Extracting Symbolic Sequences from Visual Representations via Self-Supervised Learning
Victor Sebastian Martinez Pozos, Ivan Vladimir Meza Ruiz
TL;DR
This work investigates extracting discrete symbolic sequences from visual data using self-supervised learning, aiming to bridge continuous visual representations with symbolic reasoning. A teacher–student framework extends DINO, where a frozen ViT-based teacher guides a decoder-based student to generate and discretize symbolic tokens that can be linked to image regions through cross-attention. The study demonstrates that the generated symbolic representations capture meaningful abstraction, with interpretability supported by attention maps and compositional subsequences improving detail capture, though there are limitations in discretization and data scale. Overall, the approach lays groundwork for interpretable, high-level visual understanding via symbolic reasoning and points to scalable extensions on larger datasets and refined discretization methods.
Abstract
This paper explores the potential of abstracting complex visual information into discrete, structured symbolic sequences using self-supervised learning (SSL). Inspired by how language abstracts and organizes information to enable better reasoning and generalization, we propose a novel approach for generating symbolic representations from visual data. To learn these sequences, we extend the DINO framework to handle visual and symbolic information.
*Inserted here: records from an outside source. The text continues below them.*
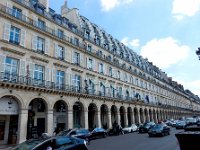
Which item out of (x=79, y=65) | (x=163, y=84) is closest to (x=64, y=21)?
(x=79, y=65)

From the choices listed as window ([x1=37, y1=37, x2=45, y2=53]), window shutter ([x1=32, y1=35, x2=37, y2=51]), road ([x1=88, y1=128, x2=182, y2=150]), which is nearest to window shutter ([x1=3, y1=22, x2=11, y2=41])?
window shutter ([x1=32, y1=35, x2=37, y2=51])

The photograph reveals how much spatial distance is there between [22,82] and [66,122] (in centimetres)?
859

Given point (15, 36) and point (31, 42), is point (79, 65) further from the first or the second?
point (15, 36)

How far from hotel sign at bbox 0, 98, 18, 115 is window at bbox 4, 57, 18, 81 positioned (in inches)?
89.4

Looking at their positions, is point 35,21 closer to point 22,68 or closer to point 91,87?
point 22,68

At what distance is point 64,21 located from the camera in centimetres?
3328

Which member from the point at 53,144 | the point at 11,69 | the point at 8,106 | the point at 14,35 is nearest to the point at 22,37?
the point at 14,35

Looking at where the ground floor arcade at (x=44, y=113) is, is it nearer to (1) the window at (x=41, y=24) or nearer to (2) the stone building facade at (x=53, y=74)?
(2) the stone building facade at (x=53, y=74)

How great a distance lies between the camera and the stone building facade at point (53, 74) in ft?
75.8

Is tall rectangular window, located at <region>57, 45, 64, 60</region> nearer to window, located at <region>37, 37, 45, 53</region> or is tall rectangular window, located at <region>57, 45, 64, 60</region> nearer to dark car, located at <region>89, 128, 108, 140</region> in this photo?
window, located at <region>37, 37, 45, 53</region>

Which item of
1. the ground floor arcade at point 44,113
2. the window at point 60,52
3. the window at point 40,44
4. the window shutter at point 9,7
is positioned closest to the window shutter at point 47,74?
the ground floor arcade at point 44,113

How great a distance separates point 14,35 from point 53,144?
61.1 feet

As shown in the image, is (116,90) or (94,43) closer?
(94,43)

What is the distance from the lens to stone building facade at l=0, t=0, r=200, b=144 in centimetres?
2309
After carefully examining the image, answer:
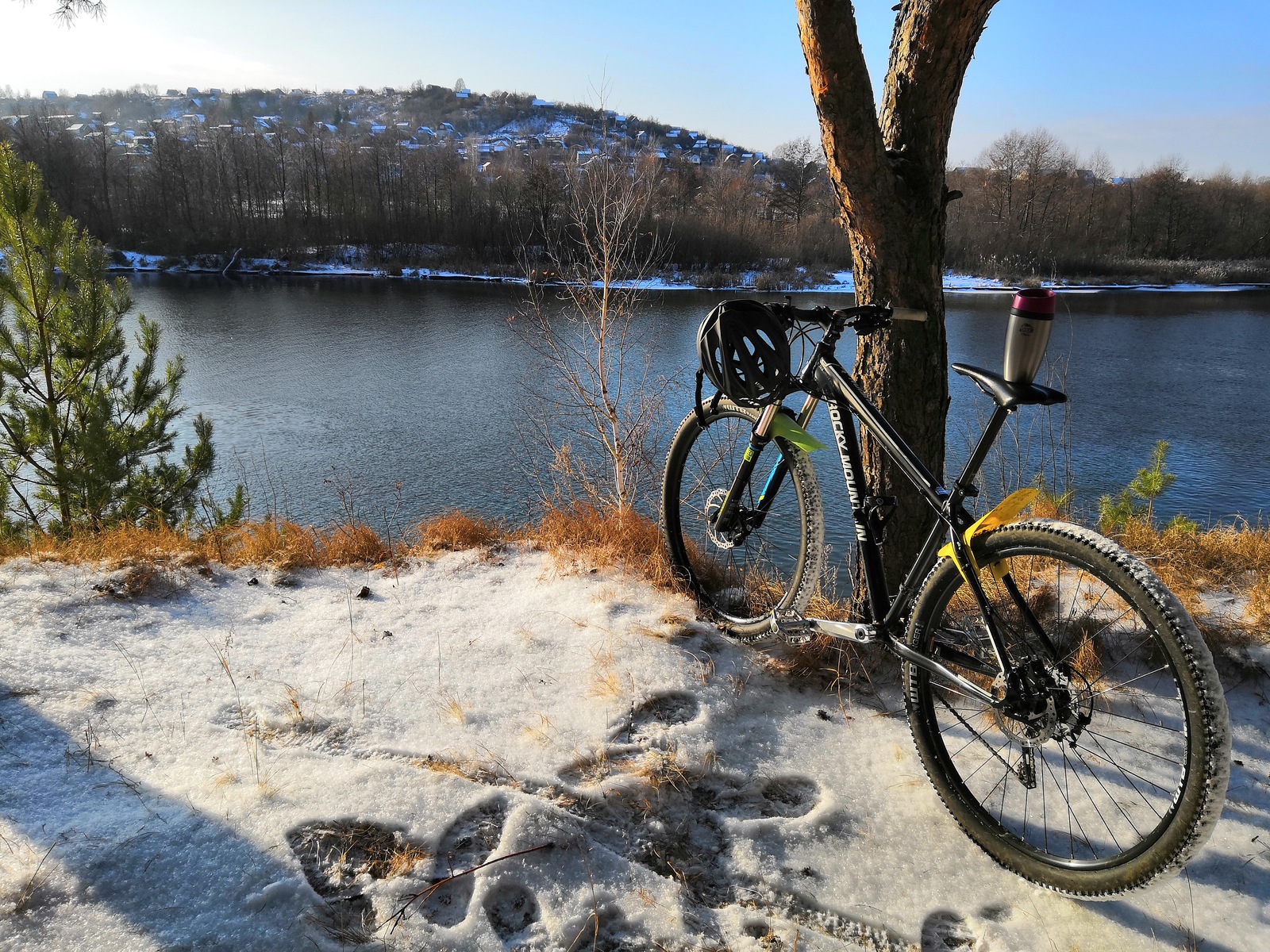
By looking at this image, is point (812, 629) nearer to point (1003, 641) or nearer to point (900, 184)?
point (1003, 641)

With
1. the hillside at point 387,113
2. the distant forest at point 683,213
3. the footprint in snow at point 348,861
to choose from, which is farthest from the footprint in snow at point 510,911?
the hillside at point 387,113

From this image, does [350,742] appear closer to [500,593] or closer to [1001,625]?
[500,593]

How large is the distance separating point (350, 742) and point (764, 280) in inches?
1458

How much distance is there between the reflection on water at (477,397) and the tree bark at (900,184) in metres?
3.43

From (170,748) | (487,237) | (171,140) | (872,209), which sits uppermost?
(171,140)

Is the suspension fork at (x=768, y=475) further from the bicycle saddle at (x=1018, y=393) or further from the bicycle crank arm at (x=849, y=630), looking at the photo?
the bicycle saddle at (x=1018, y=393)

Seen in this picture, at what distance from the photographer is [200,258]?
1954 inches

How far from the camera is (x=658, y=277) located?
114 feet

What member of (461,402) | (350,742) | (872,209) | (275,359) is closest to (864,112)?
(872,209)

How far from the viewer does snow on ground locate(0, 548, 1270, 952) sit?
1671mm

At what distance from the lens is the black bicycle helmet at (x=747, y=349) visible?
2480 millimetres

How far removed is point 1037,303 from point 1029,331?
7 cm

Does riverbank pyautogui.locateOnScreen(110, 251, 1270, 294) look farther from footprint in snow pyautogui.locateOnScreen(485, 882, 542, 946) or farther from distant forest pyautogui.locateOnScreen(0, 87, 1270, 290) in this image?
footprint in snow pyautogui.locateOnScreen(485, 882, 542, 946)

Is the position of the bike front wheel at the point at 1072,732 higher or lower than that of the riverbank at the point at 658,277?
lower
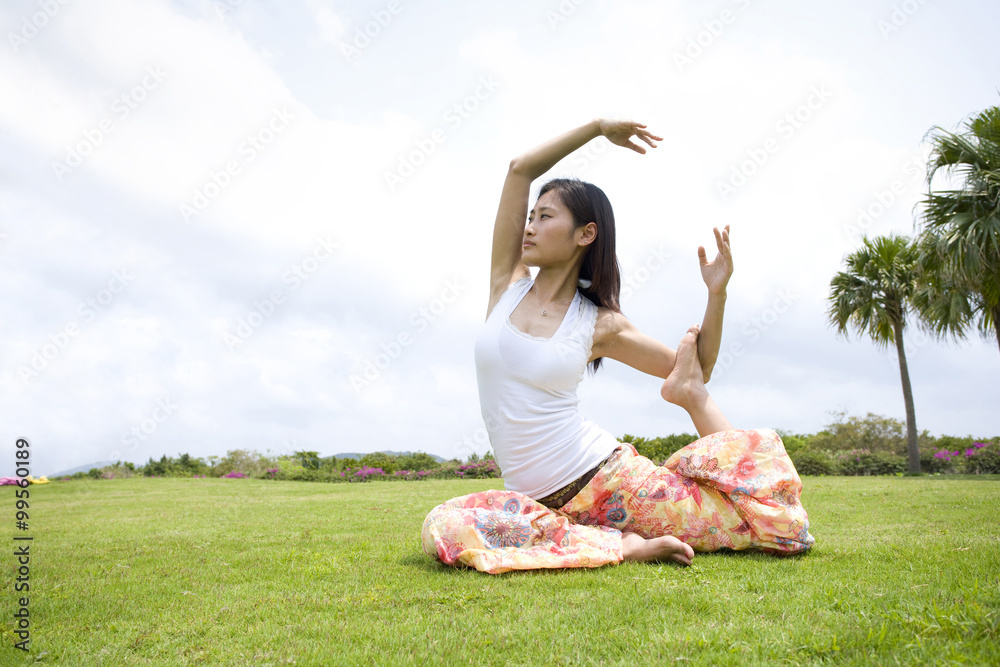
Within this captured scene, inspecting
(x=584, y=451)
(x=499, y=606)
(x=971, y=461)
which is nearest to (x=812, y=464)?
(x=971, y=461)

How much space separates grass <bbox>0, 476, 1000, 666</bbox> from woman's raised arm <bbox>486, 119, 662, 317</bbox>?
166 centimetres

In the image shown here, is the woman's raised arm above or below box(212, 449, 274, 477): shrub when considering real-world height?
above

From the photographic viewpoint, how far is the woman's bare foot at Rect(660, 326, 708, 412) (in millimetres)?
3537

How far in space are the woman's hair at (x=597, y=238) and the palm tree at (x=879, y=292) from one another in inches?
687

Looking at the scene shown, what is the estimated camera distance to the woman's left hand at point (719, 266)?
3.46 meters

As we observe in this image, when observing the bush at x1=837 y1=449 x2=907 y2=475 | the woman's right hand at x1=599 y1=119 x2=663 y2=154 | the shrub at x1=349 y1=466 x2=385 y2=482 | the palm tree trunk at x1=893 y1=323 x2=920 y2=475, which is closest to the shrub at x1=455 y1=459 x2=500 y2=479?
the shrub at x1=349 y1=466 x2=385 y2=482

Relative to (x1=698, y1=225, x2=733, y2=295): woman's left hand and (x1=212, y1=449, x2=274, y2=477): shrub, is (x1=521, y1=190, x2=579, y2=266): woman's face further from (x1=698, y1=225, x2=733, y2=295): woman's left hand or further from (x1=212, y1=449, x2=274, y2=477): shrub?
(x1=212, y1=449, x2=274, y2=477): shrub

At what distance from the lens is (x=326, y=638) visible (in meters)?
2.05

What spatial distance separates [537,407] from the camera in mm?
3340

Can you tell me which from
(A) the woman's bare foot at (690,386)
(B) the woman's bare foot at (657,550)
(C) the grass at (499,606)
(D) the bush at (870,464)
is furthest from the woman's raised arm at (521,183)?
(D) the bush at (870,464)

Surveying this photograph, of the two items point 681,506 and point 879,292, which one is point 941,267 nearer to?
point 879,292

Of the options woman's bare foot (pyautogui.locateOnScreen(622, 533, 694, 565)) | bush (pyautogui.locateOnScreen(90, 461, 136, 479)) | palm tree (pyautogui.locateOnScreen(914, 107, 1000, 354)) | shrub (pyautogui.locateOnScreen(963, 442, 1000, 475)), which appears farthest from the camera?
bush (pyautogui.locateOnScreen(90, 461, 136, 479))

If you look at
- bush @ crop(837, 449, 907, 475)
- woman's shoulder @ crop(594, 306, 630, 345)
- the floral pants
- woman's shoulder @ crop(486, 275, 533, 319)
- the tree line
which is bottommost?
bush @ crop(837, 449, 907, 475)

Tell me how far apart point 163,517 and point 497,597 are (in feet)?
18.7
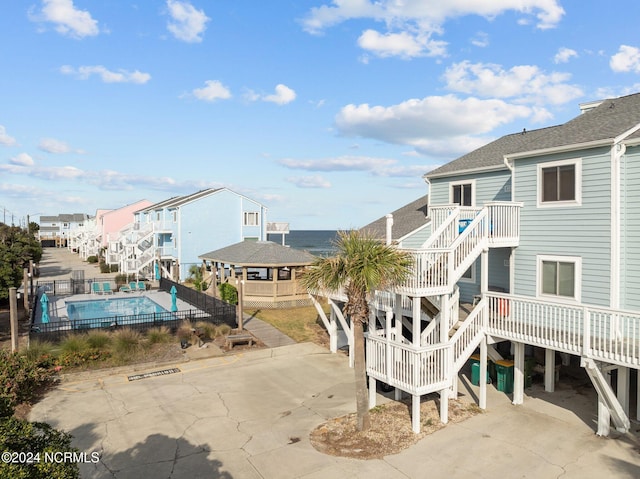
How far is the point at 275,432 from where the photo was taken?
11.4 metres

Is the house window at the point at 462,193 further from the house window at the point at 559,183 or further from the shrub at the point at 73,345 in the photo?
the shrub at the point at 73,345

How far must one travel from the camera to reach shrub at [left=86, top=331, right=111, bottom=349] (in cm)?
1739

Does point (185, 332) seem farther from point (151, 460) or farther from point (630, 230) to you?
point (630, 230)

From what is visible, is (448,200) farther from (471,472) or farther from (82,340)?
(82,340)

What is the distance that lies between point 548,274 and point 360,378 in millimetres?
6977

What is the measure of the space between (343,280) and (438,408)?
5.49 metres

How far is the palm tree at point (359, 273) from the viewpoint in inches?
412

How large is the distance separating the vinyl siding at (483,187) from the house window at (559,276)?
2.94 m

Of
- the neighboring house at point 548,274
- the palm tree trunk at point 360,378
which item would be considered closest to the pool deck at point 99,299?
the palm tree trunk at point 360,378

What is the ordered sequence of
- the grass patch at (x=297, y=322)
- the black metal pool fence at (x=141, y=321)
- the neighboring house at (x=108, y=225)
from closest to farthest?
the black metal pool fence at (x=141, y=321) → the grass patch at (x=297, y=322) → the neighboring house at (x=108, y=225)

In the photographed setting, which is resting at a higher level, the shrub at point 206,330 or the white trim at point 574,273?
the white trim at point 574,273

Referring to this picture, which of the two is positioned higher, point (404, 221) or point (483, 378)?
point (404, 221)

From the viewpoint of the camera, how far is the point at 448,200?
18000 millimetres

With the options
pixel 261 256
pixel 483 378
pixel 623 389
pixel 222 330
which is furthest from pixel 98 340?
pixel 623 389
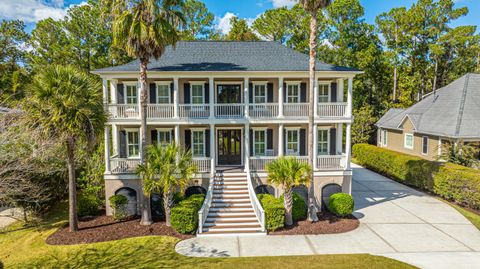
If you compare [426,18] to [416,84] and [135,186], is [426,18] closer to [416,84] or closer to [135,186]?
→ [416,84]

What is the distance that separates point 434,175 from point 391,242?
389 inches

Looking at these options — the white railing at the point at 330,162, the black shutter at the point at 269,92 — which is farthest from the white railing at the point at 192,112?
the white railing at the point at 330,162

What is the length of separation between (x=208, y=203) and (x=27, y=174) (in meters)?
8.74

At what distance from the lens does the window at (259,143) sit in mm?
18531

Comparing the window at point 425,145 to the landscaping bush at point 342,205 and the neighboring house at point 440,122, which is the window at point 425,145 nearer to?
the neighboring house at point 440,122

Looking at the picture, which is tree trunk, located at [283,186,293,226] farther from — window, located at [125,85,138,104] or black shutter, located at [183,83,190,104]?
window, located at [125,85,138,104]

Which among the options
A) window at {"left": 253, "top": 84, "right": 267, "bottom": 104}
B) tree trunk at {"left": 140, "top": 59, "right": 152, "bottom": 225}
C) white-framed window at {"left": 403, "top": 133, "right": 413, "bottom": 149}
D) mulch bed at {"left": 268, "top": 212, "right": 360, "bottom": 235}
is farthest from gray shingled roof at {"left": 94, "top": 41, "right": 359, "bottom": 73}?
white-framed window at {"left": 403, "top": 133, "right": 413, "bottom": 149}

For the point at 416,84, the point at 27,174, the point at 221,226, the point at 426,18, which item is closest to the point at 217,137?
the point at 221,226

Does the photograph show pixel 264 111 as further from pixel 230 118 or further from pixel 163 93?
pixel 163 93

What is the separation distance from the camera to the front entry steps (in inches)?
527

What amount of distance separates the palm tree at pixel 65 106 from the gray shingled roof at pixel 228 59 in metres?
3.18

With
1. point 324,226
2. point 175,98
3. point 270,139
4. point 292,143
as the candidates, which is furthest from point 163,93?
point 324,226

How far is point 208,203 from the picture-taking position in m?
14.4

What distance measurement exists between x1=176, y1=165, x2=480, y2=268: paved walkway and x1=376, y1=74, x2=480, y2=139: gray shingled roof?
7.93m
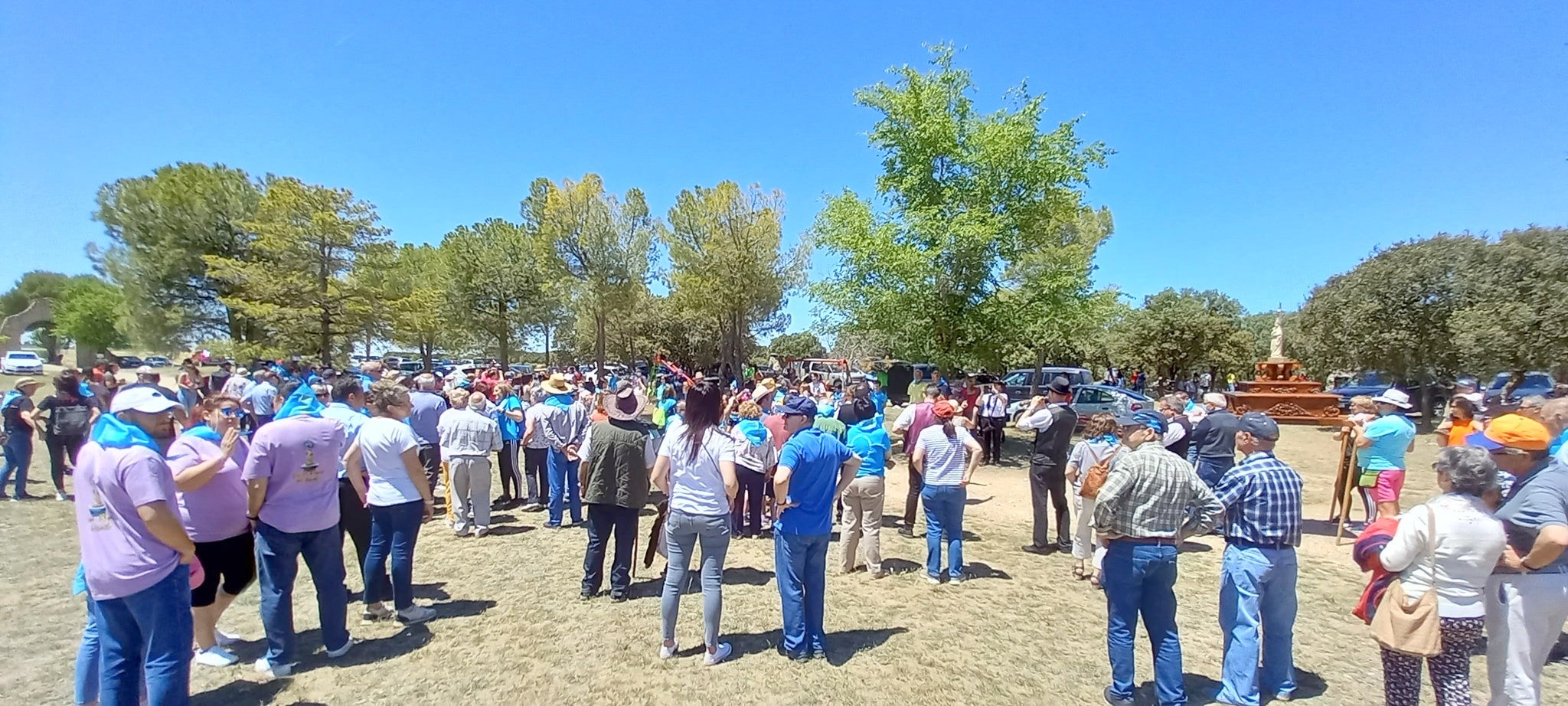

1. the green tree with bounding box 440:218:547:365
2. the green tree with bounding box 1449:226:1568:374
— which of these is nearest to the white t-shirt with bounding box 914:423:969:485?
the green tree with bounding box 1449:226:1568:374

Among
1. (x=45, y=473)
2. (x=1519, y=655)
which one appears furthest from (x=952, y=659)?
(x=45, y=473)

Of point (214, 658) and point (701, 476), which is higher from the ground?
point (701, 476)

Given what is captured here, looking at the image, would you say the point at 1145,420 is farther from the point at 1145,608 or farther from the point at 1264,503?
the point at 1145,608

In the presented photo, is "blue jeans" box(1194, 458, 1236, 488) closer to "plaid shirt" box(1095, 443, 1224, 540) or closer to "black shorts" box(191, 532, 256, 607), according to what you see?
"plaid shirt" box(1095, 443, 1224, 540)

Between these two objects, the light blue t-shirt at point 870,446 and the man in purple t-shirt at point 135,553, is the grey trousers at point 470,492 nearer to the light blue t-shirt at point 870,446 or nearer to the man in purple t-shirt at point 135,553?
the light blue t-shirt at point 870,446

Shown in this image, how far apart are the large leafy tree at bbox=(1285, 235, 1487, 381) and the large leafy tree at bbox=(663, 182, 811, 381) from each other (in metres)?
20.0

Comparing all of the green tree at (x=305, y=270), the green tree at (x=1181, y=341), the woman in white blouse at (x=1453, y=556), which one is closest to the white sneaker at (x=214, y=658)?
the woman in white blouse at (x=1453, y=556)

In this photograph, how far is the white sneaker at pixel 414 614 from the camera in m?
5.33

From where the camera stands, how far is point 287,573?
4.34 meters

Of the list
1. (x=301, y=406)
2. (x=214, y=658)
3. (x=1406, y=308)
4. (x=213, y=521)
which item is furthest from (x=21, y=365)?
(x=1406, y=308)

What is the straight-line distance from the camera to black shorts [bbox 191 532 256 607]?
4.16m

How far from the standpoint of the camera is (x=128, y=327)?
30688mm

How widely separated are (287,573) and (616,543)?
231cm

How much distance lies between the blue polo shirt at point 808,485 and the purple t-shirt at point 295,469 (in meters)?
2.85
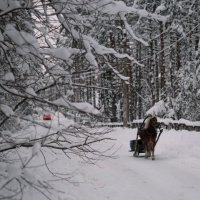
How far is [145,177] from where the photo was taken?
470 inches

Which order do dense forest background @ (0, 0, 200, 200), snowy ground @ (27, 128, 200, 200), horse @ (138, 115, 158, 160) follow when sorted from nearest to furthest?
dense forest background @ (0, 0, 200, 200) < snowy ground @ (27, 128, 200, 200) < horse @ (138, 115, 158, 160)

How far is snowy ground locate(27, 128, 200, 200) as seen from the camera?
9.74 m

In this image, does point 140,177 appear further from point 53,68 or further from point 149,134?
point 53,68

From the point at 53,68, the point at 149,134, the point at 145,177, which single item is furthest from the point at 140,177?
the point at 53,68

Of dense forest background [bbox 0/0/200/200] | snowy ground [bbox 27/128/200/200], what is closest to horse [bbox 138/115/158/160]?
snowy ground [bbox 27/128/200/200]

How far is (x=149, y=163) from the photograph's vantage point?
14.6 metres

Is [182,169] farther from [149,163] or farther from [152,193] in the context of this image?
[152,193]

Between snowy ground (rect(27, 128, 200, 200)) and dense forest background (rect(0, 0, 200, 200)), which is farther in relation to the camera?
snowy ground (rect(27, 128, 200, 200))

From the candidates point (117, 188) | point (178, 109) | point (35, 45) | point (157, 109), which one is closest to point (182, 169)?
point (117, 188)

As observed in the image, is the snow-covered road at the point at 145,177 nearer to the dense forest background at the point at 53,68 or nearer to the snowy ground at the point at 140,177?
the snowy ground at the point at 140,177

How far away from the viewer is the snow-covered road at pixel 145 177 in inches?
384

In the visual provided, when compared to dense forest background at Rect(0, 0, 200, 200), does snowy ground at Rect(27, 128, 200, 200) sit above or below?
below

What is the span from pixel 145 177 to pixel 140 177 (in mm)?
141

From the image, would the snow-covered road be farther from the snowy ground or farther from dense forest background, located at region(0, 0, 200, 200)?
dense forest background, located at region(0, 0, 200, 200)
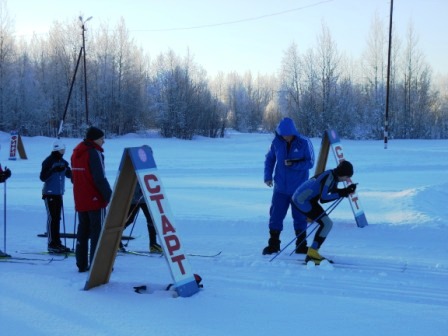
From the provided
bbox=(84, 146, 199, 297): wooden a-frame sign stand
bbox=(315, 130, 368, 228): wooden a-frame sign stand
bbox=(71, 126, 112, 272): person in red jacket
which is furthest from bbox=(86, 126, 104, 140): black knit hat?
bbox=(315, 130, 368, 228): wooden a-frame sign stand

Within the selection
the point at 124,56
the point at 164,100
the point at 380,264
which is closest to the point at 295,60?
the point at 164,100

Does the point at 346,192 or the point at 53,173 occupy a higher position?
the point at 53,173

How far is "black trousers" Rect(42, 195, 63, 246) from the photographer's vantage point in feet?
23.0

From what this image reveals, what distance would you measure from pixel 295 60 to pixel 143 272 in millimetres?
44330

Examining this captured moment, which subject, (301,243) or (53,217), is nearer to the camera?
(301,243)

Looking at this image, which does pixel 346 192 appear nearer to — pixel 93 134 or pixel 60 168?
pixel 93 134

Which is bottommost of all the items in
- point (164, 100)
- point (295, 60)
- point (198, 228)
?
point (198, 228)

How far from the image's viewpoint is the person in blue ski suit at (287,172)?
22.4 ft

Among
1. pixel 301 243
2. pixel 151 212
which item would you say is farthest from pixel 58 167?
pixel 301 243

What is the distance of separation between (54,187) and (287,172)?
3.49 meters

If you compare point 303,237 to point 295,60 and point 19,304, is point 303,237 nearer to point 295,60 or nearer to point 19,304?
point 19,304

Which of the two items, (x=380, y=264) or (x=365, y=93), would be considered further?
(x=365, y=93)

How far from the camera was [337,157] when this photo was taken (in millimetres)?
8898

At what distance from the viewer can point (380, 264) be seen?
6164 mm
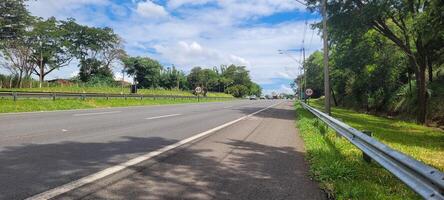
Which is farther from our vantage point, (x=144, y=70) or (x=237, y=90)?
(x=237, y=90)

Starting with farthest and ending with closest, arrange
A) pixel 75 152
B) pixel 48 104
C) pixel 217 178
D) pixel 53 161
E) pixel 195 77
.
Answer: pixel 195 77, pixel 48 104, pixel 75 152, pixel 53 161, pixel 217 178

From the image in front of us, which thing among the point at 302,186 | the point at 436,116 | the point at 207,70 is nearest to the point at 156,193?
the point at 302,186

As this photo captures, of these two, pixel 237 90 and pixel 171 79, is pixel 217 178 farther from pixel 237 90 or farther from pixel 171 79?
pixel 237 90

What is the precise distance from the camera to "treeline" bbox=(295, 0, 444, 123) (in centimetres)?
2331

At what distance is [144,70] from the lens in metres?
104

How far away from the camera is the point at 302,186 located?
6270 millimetres

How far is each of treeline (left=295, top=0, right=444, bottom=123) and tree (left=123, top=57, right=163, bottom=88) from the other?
6450 cm

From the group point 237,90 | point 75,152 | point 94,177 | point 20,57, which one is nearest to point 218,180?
point 94,177

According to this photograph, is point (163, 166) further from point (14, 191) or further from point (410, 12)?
point (410, 12)

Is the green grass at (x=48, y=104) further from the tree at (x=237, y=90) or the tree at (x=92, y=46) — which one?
the tree at (x=237, y=90)

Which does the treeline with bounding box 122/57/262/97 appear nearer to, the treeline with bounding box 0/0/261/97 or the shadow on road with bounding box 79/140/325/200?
the treeline with bounding box 0/0/261/97

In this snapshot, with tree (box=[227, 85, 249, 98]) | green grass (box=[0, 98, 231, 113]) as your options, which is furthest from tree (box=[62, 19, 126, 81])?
tree (box=[227, 85, 249, 98])

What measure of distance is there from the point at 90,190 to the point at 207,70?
150 m

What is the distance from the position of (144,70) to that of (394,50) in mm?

Initial experiments suggest that the generated symbolic sequences capture a meaningful level of abstraction, though further refinement is required. An advantage of our method is its interpretability: the sequences are produced by a decoder transformer using cross-attention, allowing attention maps to be linked to specific symbols and offering insight into how these representations correspond to image regions. This approach lays the foundation for creating interpretable symbolic representations with potential applications in high-level scene understanding.